### Exercise goal
In the material below, output the stretch from the line containing "In the picture, which" through the end of the material, reproducing every line without any change.

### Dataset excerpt
---+---
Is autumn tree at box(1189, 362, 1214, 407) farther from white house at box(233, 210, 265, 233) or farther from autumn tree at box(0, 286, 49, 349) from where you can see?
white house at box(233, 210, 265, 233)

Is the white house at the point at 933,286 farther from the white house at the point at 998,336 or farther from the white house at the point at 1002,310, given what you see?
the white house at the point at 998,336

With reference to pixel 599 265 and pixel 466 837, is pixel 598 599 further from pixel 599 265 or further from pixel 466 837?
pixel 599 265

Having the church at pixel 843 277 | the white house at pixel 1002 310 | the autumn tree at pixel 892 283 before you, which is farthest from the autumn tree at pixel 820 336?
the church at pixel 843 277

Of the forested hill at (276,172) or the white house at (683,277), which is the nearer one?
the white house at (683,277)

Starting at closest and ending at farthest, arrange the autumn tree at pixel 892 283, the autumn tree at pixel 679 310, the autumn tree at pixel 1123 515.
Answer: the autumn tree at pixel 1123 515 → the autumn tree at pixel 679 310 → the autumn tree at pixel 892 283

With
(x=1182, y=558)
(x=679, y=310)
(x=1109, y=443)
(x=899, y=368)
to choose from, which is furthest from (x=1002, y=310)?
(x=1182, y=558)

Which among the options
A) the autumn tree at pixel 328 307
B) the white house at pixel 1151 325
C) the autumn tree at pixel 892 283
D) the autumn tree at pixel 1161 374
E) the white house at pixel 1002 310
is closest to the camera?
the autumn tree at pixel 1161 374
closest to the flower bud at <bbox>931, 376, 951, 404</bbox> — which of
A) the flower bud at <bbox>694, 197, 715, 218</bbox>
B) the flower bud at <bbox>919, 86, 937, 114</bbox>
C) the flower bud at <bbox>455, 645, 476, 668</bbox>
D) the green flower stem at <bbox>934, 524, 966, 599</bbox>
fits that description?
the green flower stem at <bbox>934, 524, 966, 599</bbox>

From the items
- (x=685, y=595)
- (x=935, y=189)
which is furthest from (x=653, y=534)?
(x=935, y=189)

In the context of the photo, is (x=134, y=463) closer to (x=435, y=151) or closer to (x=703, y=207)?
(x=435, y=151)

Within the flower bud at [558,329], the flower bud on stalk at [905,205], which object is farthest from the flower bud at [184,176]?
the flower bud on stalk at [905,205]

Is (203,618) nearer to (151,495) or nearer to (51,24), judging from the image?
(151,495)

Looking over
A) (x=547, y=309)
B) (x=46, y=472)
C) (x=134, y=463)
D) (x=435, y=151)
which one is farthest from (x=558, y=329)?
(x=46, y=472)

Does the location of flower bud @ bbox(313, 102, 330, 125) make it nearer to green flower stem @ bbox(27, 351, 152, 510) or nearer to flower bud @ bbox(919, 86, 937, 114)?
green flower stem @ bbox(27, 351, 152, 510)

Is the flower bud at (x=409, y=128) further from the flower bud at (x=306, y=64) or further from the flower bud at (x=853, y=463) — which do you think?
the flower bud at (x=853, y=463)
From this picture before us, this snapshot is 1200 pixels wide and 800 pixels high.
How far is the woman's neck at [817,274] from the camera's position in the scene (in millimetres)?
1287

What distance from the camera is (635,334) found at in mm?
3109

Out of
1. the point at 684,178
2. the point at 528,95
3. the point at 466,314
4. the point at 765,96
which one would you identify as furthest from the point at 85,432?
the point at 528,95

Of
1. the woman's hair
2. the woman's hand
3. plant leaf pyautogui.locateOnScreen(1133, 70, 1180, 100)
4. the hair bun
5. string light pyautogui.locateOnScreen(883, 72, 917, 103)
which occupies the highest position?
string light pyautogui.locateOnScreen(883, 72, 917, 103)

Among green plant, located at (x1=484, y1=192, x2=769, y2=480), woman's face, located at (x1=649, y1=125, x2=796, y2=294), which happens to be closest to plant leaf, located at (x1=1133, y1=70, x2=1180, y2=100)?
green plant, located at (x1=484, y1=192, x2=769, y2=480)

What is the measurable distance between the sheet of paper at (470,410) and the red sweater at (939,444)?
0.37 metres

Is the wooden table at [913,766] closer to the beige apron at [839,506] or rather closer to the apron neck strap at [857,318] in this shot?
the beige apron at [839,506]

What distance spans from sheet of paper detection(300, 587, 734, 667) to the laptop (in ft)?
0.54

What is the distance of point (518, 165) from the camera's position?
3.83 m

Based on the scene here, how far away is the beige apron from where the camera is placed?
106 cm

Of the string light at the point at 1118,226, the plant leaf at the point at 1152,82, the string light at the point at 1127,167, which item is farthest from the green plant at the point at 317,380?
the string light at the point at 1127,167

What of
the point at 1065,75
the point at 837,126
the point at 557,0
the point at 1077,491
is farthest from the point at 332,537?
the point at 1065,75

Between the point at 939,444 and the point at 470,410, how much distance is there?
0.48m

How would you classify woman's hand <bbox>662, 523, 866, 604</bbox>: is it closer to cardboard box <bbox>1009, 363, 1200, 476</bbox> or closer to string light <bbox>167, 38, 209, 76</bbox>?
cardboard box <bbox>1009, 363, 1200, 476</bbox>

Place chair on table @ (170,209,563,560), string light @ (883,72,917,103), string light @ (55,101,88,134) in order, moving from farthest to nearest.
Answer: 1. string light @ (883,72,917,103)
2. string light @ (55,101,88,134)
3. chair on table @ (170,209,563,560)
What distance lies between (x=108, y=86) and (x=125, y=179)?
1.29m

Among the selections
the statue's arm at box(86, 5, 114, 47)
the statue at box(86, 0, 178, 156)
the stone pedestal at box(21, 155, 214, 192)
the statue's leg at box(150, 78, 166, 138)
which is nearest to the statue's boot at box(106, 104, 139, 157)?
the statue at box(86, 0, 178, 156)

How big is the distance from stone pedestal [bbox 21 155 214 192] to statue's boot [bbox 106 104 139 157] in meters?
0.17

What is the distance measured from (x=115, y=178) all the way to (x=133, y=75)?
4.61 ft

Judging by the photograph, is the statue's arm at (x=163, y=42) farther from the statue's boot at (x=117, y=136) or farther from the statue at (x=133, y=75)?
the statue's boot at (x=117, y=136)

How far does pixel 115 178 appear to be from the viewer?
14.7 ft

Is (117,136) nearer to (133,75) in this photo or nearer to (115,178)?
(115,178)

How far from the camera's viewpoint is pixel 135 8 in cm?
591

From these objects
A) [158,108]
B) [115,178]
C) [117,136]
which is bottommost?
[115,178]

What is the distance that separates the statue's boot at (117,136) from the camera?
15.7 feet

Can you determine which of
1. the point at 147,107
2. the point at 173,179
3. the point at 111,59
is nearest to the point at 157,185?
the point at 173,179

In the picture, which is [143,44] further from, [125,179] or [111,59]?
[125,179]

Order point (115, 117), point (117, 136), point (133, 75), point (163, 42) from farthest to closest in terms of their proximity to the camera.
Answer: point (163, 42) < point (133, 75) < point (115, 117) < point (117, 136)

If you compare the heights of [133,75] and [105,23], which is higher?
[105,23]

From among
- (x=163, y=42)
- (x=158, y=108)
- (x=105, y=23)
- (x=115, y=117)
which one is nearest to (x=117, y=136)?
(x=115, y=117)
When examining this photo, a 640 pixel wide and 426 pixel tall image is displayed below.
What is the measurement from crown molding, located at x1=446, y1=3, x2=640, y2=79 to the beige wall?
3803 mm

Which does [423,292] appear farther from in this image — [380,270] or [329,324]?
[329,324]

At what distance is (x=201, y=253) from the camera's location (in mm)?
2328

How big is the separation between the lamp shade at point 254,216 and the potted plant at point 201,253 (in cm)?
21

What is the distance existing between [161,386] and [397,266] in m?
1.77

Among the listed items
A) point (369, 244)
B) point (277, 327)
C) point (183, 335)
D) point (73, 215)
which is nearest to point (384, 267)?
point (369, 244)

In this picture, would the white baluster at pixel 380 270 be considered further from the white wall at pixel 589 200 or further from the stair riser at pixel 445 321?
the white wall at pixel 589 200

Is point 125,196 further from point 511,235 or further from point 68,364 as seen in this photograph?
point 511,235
---+---
### Solution to this problem
In the picture, which is [143,44] further from, [125,179] or [111,59]?
[125,179]

Order point (115, 117), point (117, 136), point (133, 75), point (163, 42) from farthest to closest in terms of their proximity to the camera.
Answer: point (163, 42) < point (133, 75) < point (115, 117) < point (117, 136)

If you compare the heights of [133,75] and [105,23], which is higher?
[105,23]

From among
- (x=163, y=42)
- (x=158, y=108)
- (x=105, y=23)
- (x=115, y=117)
which one is nearest to (x=117, y=136)?
(x=115, y=117)
When examining this photo, a 640 pixel wide and 426 pixel tall image is displayed below.
What is the measurement from crown molding, located at x1=446, y1=3, x2=640, y2=79 to the beige wall?
3803 mm

Which does [423,292] appear farther from in this image — [380,270] or [329,324]?
[329,324]

At what distance is (x=201, y=253) from the camera's location (in mm)?
2328

How big is the separation between the lamp shade at point 254,216 and the potted plant at point 201,253 (in cm)?
21

What is the distance existing between [161,386] and [397,266] in m?
1.77

Among the listed items
A) point (369, 244)
B) point (277, 327)
C) point (183, 335)
D) point (73, 215)
which is nearest to point (384, 267)?
point (369, 244)

In this picture, would the white baluster at pixel 380 270 be considered further from the white wall at pixel 589 200 or further from the stair riser at pixel 445 321?
the white wall at pixel 589 200

Is point 125,196 further from point 511,235 or further from point 68,364 as seen in this photograph?
point 511,235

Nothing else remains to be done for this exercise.